PROBLEM SET:
- A) Summarize the oral flag lab text in two sentences.
- B) Translate this sentence from the oral flag lab text into Spanish: "Note that the file is missing a header, so I have provided the column labels below."
- C) From the oral flag lab text, extract the passage from "Read the file" to "column labels below.".

EXCERPT TO READ:
# Lab 4 - Oral Flag Feedback

Most of your are probably familiar with Dr. Malone's oral flag presentation review website.  The file `OralFlag_example.csv` contains an example table dump from associated Dr. Malone's database.  Your job is to make an number of summary files, as described below.

## <font color="red"> Problem 1 - Read and Inspect the File</font>

Read the file `OralFlag_example.csv` and inspect the columns, looking for any possible errors.  Note that the file is missing a header, so I have provided the column labels below.

In [1]:
%reset -f
import pandas as pd
from dfply import *
oral_flag_columns = ['Id', 'Time', 'Term', 'Submission', 'Group', 'Reviewer',
                     'Knowledge_of_Subject', 'Clear_Outcomes', 'Organization', 'Delivery',
                     'Comments_Most_Effective', 'Comments_Improvements']

In [2]:
oralFlag = pd.read_csv("Data/OralFlag_example.csv",names = oral_flag_columns)
oralFlag.head()

Unnamed: 0,Id,Time,Term,Submission,Group,Reviewer,Knowledge_of_Subject,Clear_Outcomes,Organization,Delivery,Comments_Most_Effective,Comments_Improvements
0,1,2011-01-01 00:00:00.000000000,Fall2018,1,1,Chris,3,2,1,3,I hate R almost as much as Excel!!1!,I hate R almost as much as Excel!!1!

RAW RECORDS:
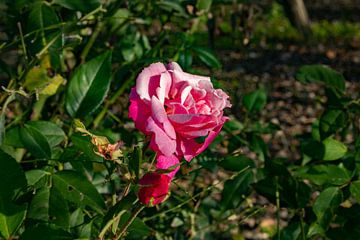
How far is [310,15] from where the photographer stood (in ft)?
24.8

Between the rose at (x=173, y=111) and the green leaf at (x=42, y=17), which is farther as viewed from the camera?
the green leaf at (x=42, y=17)

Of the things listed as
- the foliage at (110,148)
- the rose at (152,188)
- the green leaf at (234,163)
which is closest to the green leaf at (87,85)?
the foliage at (110,148)

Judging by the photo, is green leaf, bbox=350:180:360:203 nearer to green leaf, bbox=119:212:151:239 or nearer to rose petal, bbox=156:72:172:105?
green leaf, bbox=119:212:151:239

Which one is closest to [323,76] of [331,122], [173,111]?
[331,122]

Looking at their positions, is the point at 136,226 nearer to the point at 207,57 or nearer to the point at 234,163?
the point at 234,163

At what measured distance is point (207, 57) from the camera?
153 centimetres

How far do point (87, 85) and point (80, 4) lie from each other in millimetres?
193

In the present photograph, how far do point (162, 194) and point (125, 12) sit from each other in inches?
33.4

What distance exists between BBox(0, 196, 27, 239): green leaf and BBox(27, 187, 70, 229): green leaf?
0.21 feet

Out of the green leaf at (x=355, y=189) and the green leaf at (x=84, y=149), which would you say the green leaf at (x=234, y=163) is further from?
the green leaf at (x=84, y=149)

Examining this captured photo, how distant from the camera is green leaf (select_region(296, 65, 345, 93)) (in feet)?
4.75

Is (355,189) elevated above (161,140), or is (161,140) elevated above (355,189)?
(161,140)

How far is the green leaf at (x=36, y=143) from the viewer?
3.61 feet

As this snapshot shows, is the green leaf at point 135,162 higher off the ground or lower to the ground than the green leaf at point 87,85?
higher
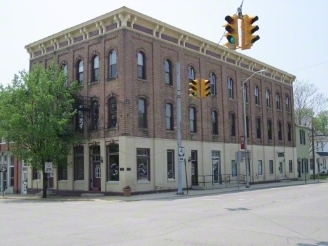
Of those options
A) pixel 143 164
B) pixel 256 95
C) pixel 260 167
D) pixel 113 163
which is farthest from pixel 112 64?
pixel 260 167

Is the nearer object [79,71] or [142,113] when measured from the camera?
[142,113]

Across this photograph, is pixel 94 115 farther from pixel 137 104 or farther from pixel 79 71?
pixel 79 71

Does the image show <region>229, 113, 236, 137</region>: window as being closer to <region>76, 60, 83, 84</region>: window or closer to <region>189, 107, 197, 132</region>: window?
<region>189, 107, 197, 132</region>: window

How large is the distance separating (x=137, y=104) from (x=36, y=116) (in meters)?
6.62

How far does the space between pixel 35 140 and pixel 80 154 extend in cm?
420

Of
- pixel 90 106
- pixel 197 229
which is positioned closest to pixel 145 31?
pixel 90 106

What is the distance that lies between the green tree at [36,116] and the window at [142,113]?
4.43 m

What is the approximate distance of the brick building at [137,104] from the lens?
93.7 ft

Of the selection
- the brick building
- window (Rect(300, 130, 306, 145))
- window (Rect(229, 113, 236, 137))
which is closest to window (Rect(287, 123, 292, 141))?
window (Rect(300, 130, 306, 145))

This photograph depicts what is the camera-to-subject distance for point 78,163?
3145 centimetres

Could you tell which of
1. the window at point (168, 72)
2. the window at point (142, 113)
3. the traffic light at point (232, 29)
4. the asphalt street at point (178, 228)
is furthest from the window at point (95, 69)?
the traffic light at point (232, 29)

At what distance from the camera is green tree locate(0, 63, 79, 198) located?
88.9 feet

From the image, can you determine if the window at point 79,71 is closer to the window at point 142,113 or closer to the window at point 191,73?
the window at point 142,113

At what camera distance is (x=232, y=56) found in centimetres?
4006
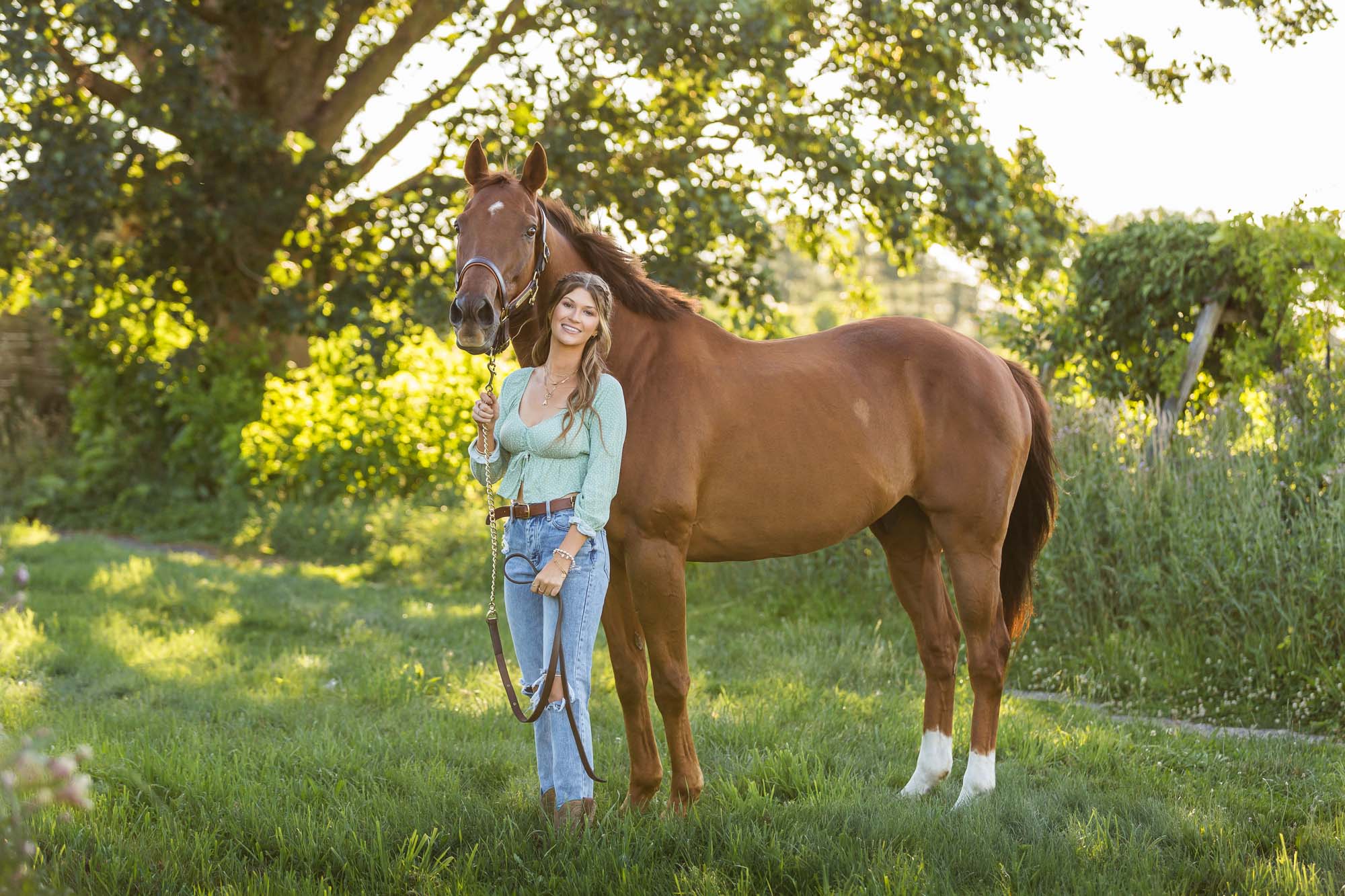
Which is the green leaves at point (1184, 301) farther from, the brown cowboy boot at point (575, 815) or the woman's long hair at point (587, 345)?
the brown cowboy boot at point (575, 815)

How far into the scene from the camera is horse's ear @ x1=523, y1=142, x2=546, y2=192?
12.1 ft

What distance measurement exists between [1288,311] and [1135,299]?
1.34 metres

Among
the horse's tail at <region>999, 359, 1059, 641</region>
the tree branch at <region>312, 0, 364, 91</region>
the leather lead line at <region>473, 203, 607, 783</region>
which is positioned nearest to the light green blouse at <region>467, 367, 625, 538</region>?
the leather lead line at <region>473, 203, 607, 783</region>

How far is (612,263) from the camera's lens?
396cm

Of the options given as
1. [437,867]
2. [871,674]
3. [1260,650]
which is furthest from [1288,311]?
[437,867]

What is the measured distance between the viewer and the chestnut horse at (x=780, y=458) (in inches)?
145

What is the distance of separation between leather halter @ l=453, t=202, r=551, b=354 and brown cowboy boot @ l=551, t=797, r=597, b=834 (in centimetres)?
147

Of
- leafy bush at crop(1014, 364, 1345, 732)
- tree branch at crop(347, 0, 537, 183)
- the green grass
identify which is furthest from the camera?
tree branch at crop(347, 0, 537, 183)

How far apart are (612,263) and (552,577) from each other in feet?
4.03

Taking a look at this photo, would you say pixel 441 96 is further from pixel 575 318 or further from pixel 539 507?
pixel 539 507

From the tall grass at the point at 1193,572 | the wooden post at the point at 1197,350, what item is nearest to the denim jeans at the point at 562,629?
the tall grass at the point at 1193,572

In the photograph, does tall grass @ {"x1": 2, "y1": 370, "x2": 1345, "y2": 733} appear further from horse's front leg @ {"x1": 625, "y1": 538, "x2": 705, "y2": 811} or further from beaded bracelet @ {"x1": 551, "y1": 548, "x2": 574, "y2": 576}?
beaded bracelet @ {"x1": 551, "y1": 548, "x2": 574, "y2": 576}

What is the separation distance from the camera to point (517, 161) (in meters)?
10.5

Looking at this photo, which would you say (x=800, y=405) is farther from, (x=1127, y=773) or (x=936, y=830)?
(x=1127, y=773)
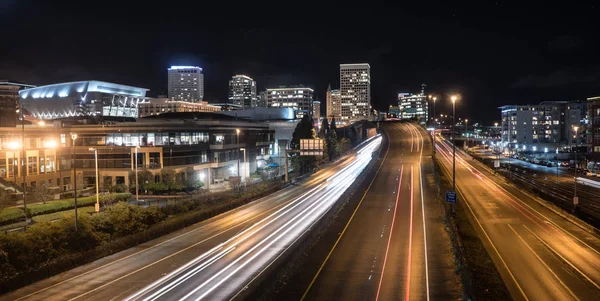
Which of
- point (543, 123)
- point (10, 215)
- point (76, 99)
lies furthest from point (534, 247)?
point (543, 123)

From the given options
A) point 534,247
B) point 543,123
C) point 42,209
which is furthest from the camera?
→ point 543,123

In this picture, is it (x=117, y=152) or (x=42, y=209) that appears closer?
(x=42, y=209)

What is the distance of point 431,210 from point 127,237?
1033 inches

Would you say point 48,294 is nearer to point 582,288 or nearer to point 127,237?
point 127,237

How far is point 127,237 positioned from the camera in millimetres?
29641

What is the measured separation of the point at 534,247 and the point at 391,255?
11.6 m

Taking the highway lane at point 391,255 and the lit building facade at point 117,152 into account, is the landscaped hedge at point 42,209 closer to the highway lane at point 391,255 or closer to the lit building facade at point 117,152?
the lit building facade at point 117,152

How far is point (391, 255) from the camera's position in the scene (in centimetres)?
2719

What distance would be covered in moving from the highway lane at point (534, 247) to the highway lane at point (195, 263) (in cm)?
1372

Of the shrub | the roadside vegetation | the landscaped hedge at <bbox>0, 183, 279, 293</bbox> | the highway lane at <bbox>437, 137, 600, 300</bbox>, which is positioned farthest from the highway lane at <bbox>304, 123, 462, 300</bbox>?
the shrub

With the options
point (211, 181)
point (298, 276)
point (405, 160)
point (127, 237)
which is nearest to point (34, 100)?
point (211, 181)

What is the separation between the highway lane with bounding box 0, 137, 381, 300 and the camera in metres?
20.8

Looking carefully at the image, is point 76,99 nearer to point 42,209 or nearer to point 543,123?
point 42,209

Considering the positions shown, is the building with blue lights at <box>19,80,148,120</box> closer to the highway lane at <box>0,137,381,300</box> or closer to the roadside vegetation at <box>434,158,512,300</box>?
the highway lane at <box>0,137,381,300</box>
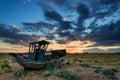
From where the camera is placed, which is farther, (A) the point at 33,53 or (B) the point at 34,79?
(A) the point at 33,53

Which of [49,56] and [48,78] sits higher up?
[49,56]

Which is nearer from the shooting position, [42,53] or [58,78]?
[58,78]

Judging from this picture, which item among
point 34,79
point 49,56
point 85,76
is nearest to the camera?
point 34,79

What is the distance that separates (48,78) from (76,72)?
4.03 m

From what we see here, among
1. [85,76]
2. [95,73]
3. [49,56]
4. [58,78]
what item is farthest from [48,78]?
[49,56]

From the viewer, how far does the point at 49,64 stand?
2595 centimetres

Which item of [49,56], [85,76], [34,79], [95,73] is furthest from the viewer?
[49,56]

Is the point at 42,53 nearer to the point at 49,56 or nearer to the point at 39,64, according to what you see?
the point at 39,64

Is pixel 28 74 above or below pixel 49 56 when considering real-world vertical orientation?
below

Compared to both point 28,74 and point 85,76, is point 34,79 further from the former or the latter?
point 85,76

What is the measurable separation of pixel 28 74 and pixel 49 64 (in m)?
3.46

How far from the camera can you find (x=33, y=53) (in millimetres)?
26812

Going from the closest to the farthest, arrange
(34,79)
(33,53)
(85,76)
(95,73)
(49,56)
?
(34,79) → (85,76) → (95,73) → (33,53) → (49,56)

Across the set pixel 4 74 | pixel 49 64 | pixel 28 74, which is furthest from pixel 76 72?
pixel 4 74
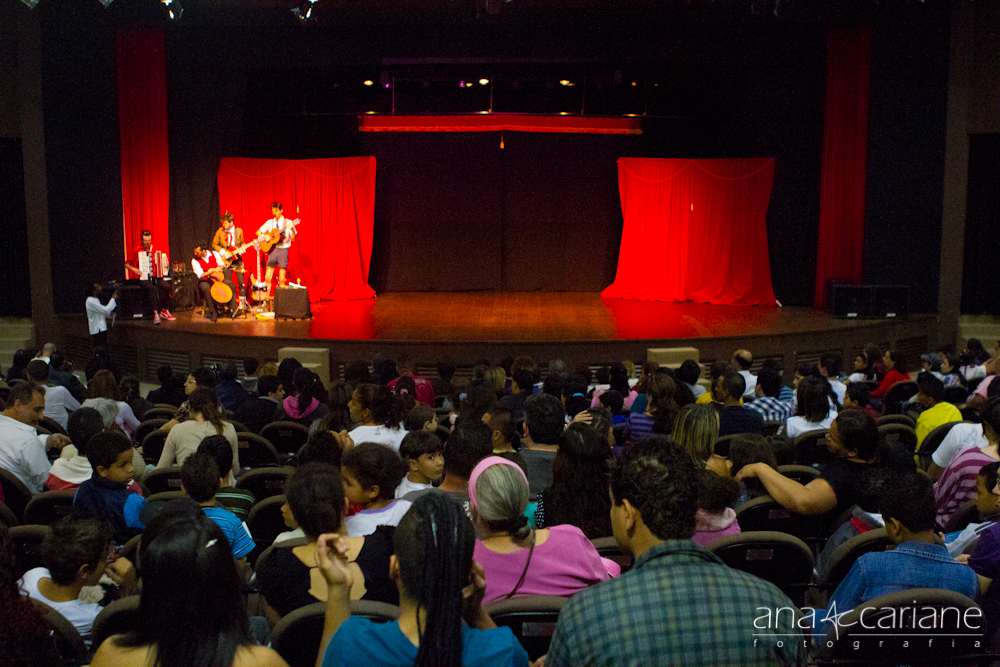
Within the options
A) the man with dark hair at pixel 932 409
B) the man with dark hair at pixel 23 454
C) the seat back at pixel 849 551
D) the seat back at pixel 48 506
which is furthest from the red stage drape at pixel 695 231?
the seat back at pixel 48 506

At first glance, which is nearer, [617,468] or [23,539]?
[617,468]

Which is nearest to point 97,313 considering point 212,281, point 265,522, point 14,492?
point 212,281

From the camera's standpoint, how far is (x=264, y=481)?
4.30 metres

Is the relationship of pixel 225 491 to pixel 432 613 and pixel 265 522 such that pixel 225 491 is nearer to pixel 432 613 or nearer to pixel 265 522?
pixel 265 522

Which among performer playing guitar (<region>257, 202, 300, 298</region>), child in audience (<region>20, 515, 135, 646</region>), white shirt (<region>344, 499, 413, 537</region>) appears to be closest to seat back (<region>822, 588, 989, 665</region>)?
white shirt (<region>344, 499, 413, 537</region>)

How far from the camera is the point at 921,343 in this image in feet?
41.2

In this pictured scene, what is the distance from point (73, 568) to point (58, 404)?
4.36m

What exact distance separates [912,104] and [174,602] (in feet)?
40.6

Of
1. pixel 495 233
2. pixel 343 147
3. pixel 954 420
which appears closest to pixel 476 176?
pixel 495 233

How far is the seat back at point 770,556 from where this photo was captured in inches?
120

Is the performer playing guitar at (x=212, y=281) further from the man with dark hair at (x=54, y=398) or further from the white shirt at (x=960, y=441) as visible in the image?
the white shirt at (x=960, y=441)

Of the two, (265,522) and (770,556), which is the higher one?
(770,556)

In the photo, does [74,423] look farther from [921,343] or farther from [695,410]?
[921,343]

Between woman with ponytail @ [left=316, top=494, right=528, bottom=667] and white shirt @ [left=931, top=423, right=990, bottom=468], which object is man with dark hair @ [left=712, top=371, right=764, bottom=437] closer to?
white shirt @ [left=931, top=423, right=990, bottom=468]
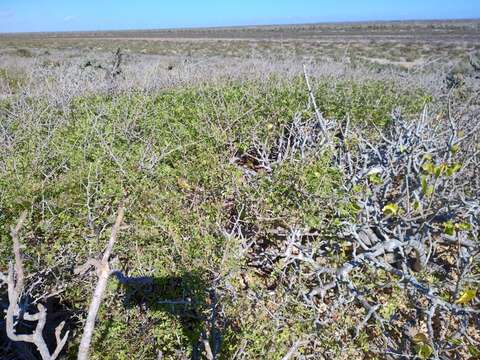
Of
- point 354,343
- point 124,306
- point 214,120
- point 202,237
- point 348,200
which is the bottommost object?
point 354,343

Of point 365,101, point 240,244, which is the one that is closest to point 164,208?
point 240,244

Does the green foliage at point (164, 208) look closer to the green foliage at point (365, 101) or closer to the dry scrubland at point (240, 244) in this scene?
the dry scrubland at point (240, 244)

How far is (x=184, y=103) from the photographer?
5.50m

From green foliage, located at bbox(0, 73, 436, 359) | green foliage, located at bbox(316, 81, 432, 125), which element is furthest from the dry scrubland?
green foliage, located at bbox(316, 81, 432, 125)

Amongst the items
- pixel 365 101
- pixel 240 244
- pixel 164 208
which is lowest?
pixel 240 244

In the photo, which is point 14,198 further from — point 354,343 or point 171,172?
point 354,343

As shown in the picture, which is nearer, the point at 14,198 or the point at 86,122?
the point at 14,198

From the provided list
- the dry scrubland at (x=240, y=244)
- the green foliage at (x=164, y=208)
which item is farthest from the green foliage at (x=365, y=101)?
the dry scrubland at (x=240, y=244)

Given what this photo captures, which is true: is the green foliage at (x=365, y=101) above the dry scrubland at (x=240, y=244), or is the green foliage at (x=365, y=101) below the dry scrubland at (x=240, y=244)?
above

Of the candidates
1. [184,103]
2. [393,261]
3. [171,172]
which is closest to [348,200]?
[393,261]

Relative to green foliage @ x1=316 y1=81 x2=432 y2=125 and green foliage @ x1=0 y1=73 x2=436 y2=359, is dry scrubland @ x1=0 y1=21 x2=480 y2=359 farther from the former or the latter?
green foliage @ x1=316 y1=81 x2=432 y2=125

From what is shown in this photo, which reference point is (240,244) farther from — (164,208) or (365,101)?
(365,101)

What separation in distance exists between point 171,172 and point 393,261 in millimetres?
2092

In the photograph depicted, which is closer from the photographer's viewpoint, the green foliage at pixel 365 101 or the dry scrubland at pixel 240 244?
the dry scrubland at pixel 240 244
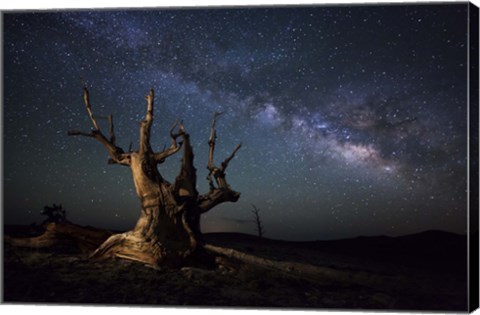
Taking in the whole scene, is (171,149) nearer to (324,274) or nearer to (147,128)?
(147,128)

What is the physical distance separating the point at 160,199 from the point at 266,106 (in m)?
1.79

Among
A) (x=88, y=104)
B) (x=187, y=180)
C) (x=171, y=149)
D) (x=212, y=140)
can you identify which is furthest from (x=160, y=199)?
(x=88, y=104)

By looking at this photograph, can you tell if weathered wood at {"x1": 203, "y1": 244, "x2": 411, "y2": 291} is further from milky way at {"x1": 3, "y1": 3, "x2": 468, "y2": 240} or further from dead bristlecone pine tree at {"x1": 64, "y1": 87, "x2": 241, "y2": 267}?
dead bristlecone pine tree at {"x1": 64, "y1": 87, "x2": 241, "y2": 267}

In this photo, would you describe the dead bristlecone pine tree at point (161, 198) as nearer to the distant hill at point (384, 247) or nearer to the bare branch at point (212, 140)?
the bare branch at point (212, 140)

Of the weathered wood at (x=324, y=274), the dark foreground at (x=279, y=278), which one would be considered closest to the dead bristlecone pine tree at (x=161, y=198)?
the dark foreground at (x=279, y=278)

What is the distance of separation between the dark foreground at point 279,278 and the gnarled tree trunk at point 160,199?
20 cm

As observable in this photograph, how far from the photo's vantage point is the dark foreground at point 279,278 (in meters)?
7.01

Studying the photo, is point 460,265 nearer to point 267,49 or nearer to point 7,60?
point 267,49

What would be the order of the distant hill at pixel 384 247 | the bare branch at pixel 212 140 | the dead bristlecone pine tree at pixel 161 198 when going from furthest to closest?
the dead bristlecone pine tree at pixel 161 198 → the bare branch at pixel 212 140 → the distant hill at pixel 384 247

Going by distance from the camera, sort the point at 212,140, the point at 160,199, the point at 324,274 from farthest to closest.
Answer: the point at 160,199 < the point at 212,140 < the point at 324,274

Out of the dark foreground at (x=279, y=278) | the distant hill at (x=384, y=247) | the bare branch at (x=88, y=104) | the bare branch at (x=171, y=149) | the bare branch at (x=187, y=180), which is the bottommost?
the dark foreground at (x=279, y=278)

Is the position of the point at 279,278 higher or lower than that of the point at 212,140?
lower

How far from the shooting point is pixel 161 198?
8.01 m

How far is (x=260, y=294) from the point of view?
725 cm
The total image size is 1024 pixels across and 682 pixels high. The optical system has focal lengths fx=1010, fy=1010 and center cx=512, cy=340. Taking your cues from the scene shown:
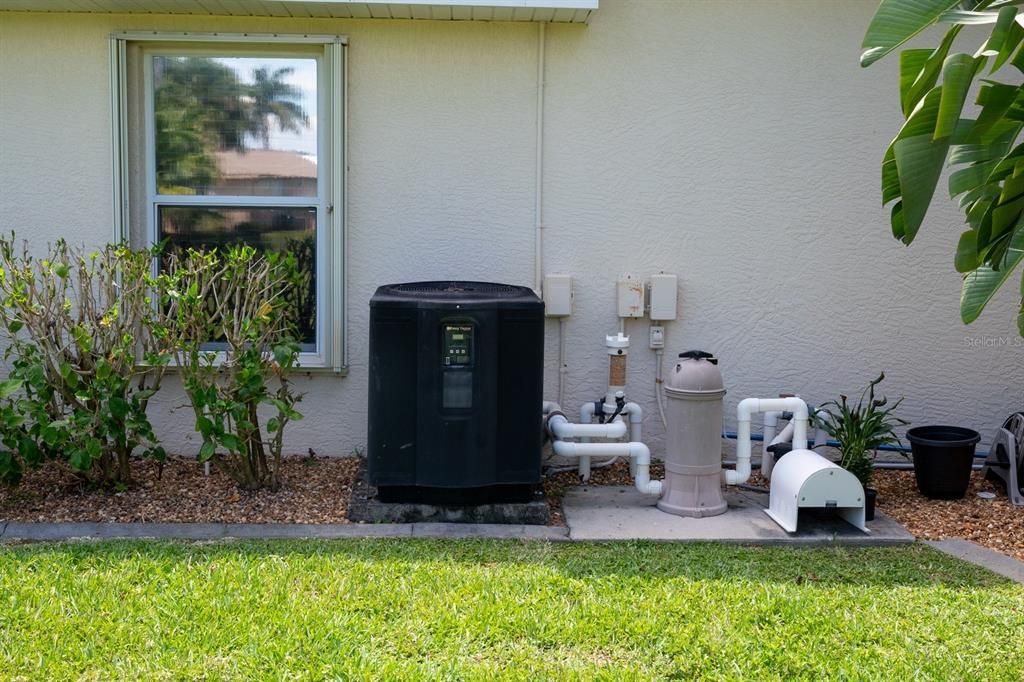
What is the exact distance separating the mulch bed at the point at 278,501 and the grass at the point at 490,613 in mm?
524

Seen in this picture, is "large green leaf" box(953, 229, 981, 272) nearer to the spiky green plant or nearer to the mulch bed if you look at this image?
the mulch bed

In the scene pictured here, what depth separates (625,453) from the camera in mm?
5660

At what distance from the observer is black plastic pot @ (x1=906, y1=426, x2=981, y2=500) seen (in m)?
5.73

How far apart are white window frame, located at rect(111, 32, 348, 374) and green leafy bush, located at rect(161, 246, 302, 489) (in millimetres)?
327

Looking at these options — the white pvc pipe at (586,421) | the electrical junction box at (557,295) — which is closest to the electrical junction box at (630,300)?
the electrical junction box at (557,295)

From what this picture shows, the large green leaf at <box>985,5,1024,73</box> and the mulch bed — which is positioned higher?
the large green leaf at <box>985,5,1024,73</box>

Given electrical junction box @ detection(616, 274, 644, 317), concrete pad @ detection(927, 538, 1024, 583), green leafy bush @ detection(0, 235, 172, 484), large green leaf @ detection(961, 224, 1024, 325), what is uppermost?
large green leaf @ detection(961, 224, 1024, 325)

SOLUTIONS PER TASK:
- A) The file OralFlag_example.csv holds an example table dump from the database behind Dr. Malone's oral flag presentation review website, and the job is to make a number of summary files from it. The first problem is to read the file and inspect its columns for possible errors, with column labels provided because the file is missing a header.

- B) Tenga en cuenta que al archivo le falta un encabezado, así que he proporcionado las etiquetas de las columnas a continuación.

- C)
Read the file `OralFlag_example.csv` and inspect the columns, looking for any possible errors.  Note that the file is missing a header, so I have provided the column labels below.